* Consigne
Indiquez, d'après le texte fourni, à quelle date l'ADEME a saisi le Jury de Déontologie Publicitaire.
··· Texte fourni ···
Le Jury de Déontologie Publicitaire a été saisi, d’une part, le 22 octobre 2020, d’une plainte émanant de l’agence de la transition écologique (ADEME), d’autre part, les 8, 14, 20 et 21 octobre, de quatre plaintes de particuliers, tendant à ce qu’il se prononce sur la conformité aux règles déontologiques en vigueur d’une publicité d’une société ayant pour objet de promouvoir son site internet de vente en ligne d’articles de mode et accessoires. 

La publicité en cause, diffusée en télévision et sur Internet, met en scène une jeune femme dans un décor imaginaire et dans différentes saynètes la présentant successivement devant plusieurs bacs de tri de différentes couleurs, alignés, escaladant une immense citrouille, faisant du vélo, tenant un gros ballon représentant la planète Terre, à cheval sur un élément de manège représentant une licorne et allongée sur un transat au bord d’une plage fictive. 

Ces images sont accompagnées des textes chantés : « Je trie toutes mes ordures, j’essaie de manger bio, j’ai vendu ma voiture, pour m’acheter un vélo. Faut que je pense à la planète, que je sois plus écolo, mais je veux rester coquette, être bien dans ma peau. Pourquoi devrais-je choisir entre conscience et plaisir ? ». 

Une voix hors-champ énonce : « Jusqu’à -70% sur les grandes marques. ».  

Les textes écrits apparaissant en plein écran sont : « Notre engagement : faire grandir notre sélection de produits plus responsables » et « …, Responsable de votre plaisir » et au bas de l’écran, en mention explicative défilante : « … contribue à réduire le gaspillage en revalorisant les produits invendus des marques partenaires et s’engage à faire grandir sa sélection de produits plus responsables. Découvrez nos actions et engagements sur (site de l’annonceur) ».
··· Jeu de données ···
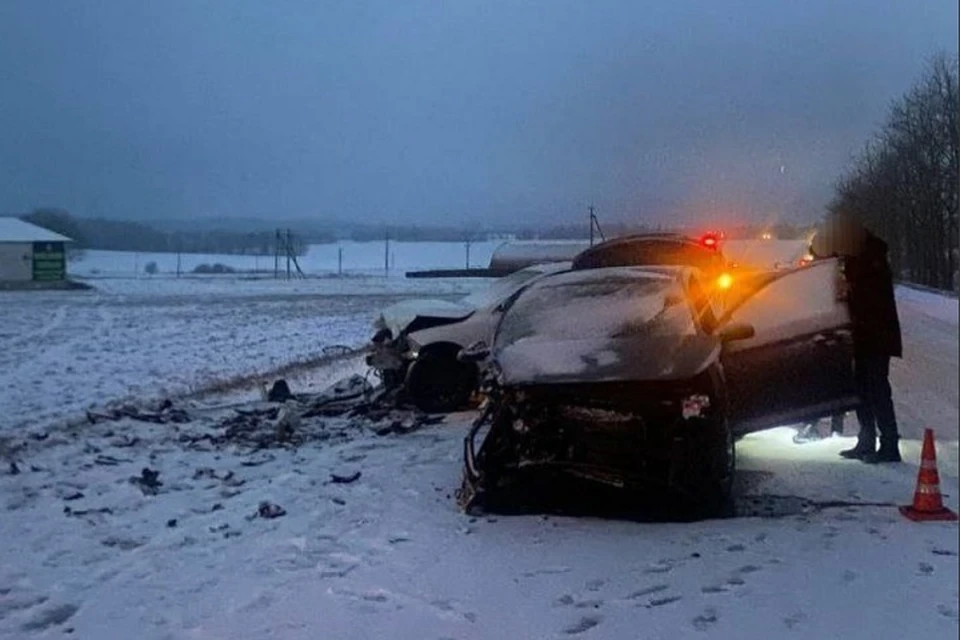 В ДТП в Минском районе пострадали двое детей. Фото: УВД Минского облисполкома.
···
··· Jeu de données ···
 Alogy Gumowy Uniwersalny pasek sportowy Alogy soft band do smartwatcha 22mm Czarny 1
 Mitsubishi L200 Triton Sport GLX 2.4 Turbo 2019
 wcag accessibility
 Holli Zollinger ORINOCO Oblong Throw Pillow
···
* Réponse attendue
Le 22 octobre 2020.